Das Thema zog. Vor zahlreichen Gästen jüngeren Alters debattierte der parlamentarische Staatssekretär im Bundesfinanzministerium, Jens Spahn, mit dem Mitgründer des Zahlungsdienstleisters Paypal, Peter Thiel. Es ging darum, wie „Innovationen die Zukunft retten können“ und welche Rolle Banken dabei spielen. Und auch darum, wie Fintechs allmählich Banken das Wasser abgraben. „Paypal wurde vor 17 Jahren gegründet und hat einen höheren Börsenwert als die Deutsche Bank“, sagte Spahn auf der Veranstaltung Anfang Juni. „Was aber derzeit auch nicht so schwer ist“, fügte er unter dem Gelächter der Gäste im prächtigen Matthias-Erzberger-Saal des Ministeriums an.

Gewinnrückgang erwartet

Die Aktie notiert am Dienstag bei 12,74 Euro, nur 1,50 Euro über ihrem Allzeittief. Am Mittwoch legt die Bank Quartalszahlen vor und Analysten erwarten einen Rückgang der Erlöse um 15 Prozent, der Gewinn könnte knapp über null oder auch tief im Minus liegen – die von Reuters befragten professionellen Beobachter sind sich uneinig. Auch bei den von der Bank selbst zusammengestellten Schätzungen ist die Spreizung groß.

• BEREITGESTELLTES MATERIAL
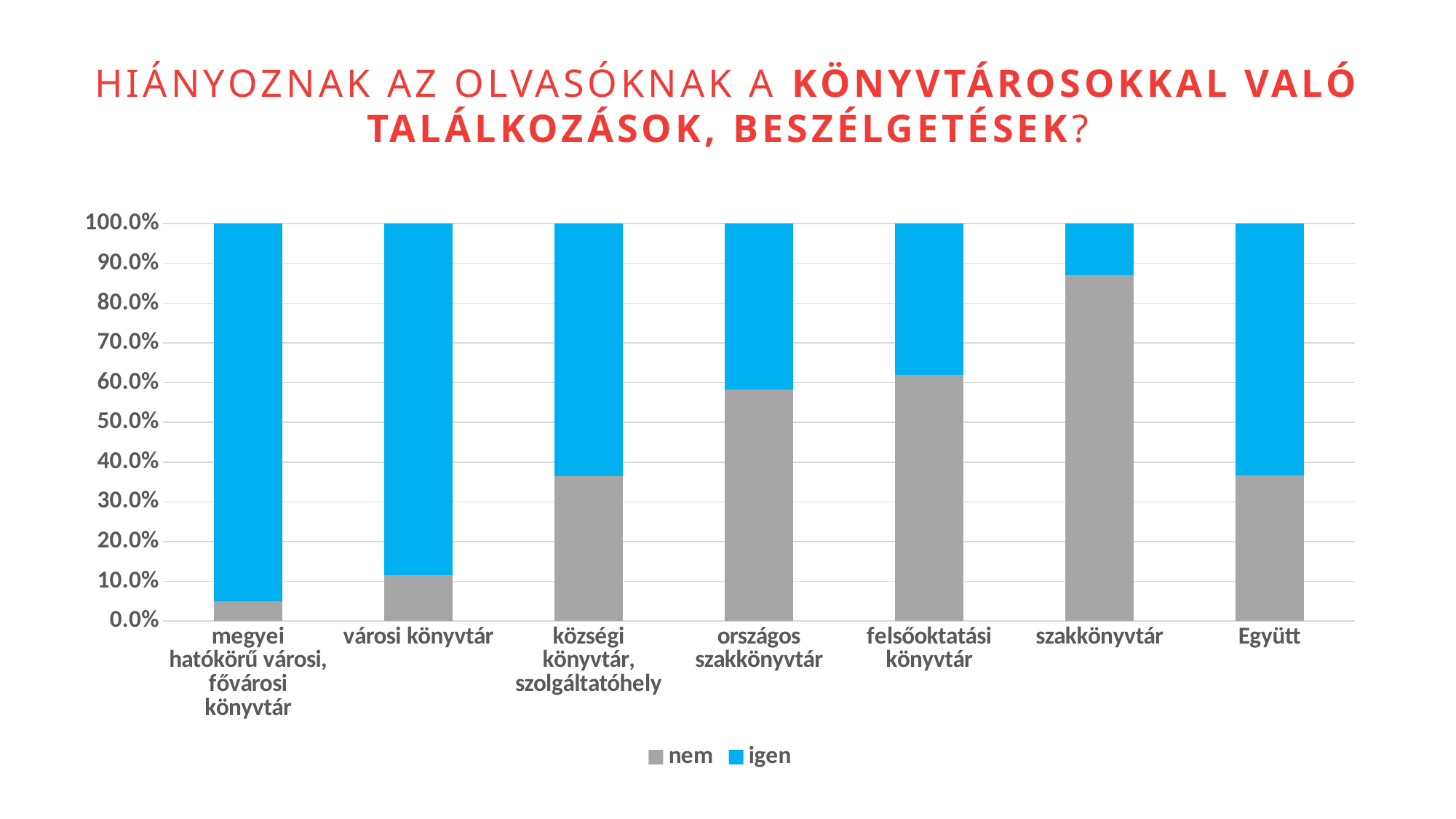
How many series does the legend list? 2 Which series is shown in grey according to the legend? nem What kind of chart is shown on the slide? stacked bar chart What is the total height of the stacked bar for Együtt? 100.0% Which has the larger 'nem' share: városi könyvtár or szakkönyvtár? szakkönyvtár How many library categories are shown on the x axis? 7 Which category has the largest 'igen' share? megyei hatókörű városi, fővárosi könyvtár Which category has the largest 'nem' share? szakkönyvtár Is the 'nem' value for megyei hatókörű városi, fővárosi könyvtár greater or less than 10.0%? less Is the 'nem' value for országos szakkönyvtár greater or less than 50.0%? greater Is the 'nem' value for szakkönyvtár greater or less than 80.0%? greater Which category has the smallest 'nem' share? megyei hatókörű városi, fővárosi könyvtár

• ZU ERLEDIGENDE AUFGABEN
a. Wiederhole aus dem Text über die Deutsche Bank wortgetreu die Passage, die mit „Die Aktie notiert“ beginnt und sich bis „die Spreizung groß.“ fortsetzt.
b. Fasse den Absatz des Textes über die Deutsche Bank, der mit „Die Aktie notiert am Dienstag“ beginnt, als Stichpunktliste zusammen und behalte dabei seine wesentlichen Fakten bei.
c. Führe den Text über die Deutsche Bank im Anschluss an seinen letzten Satz weiter.
Das Material steht in keinem Zusammenhang mit dem Text über die Deutsche Bank.

• ERGEBNISSE NACHEINANDER
a.
Die Aktie notiert am Dienstag bei 12,74 Euro, nur 1,50 Euro über ihrem Allzeittief. Am Mittwoch legt die Bank Quartalszahlen vor und Analysten erwarten einen Rückgang der Erlöse um 15 Prozent, der Gewinn könnte knapp über null oder auch tief im Minus liegen – die von Reuters befragten professionellen Beobachter sind sich uneinig. Auch bei den von der Bank selbst zusammengestellten Schätzungen ist die Spreizung groß.

b.
- Die Aktie notiert am Dienstag bei 12,74 Euro und damit nur 1,50 Euro über ihrem Allzeittief.
- Am Mittwoch legt die Bank ihre Quartalszahlen vor.
- Analysten erwarten einen Rückgang der Erlöse um 15 Prozent.
- Der Gewinn könnte knapp über null oder tief im Minus liegen, denn die von Reuters befragten Beobachter sind uneinig.
- Auch die von der Bank selbst zusammengestellten Schätzungen liegen weit auseinander.

c.
Spott aus Berlin kann die Deutsche Bank in diesen Wochen also nicht gebrauchen. Die Häme kann aber nicht darüber hinwegtäuschen, dass in der Hauptstadt derzeit ein neues Kapitel in der Beziehung zur Deutschen Bank aufgeschlagen wird. War die Bank lange Zeit der Buhmann der Politik, der bei vielen Finanztricksereien dabei war – 6000 juristische Verfahren und Rückstellungen für Rechtsrisiken in Höhe von 5,4 Milliarden Euro legen ein beredtes Zeugnis davon ab – so dreht sich allmählich der Wind. Der tiefe Groll im Regierungsviertel weicht allmählich der Sorge um die Zukunft der Bank.

Auf einen Blick: Probleme bei der Deutschen Bank

„Ich begrüße, dass nach dem Banken-Bashing der vergangenen Jahre in der Politik allmählich eine andere Wahrnehmung einkehrt. Die deutsche Volkswirtschaft braucht mindestens eine große Bank, die Unternehmen ins Ausland begleiten kann und alle Facetten des Bankgeschäfts beherrscht“, sagt der Vizefraktionschef der Union, Michael Fuchs, dem Handelsblatt. „Das ist nun mal gerade die Deutsche Bank.“ Die Augen vor der jüngsten Vergangenheit des größten deutschen Instituts verschließt er dabei nicht. Natürlich müsse man nicht darüber diskutieren, dass bei der Deutschen Bank in der Vergangenheit gerade im Investmentbanking „gravierende Fehler“ gemacht wurden, so der Politiker.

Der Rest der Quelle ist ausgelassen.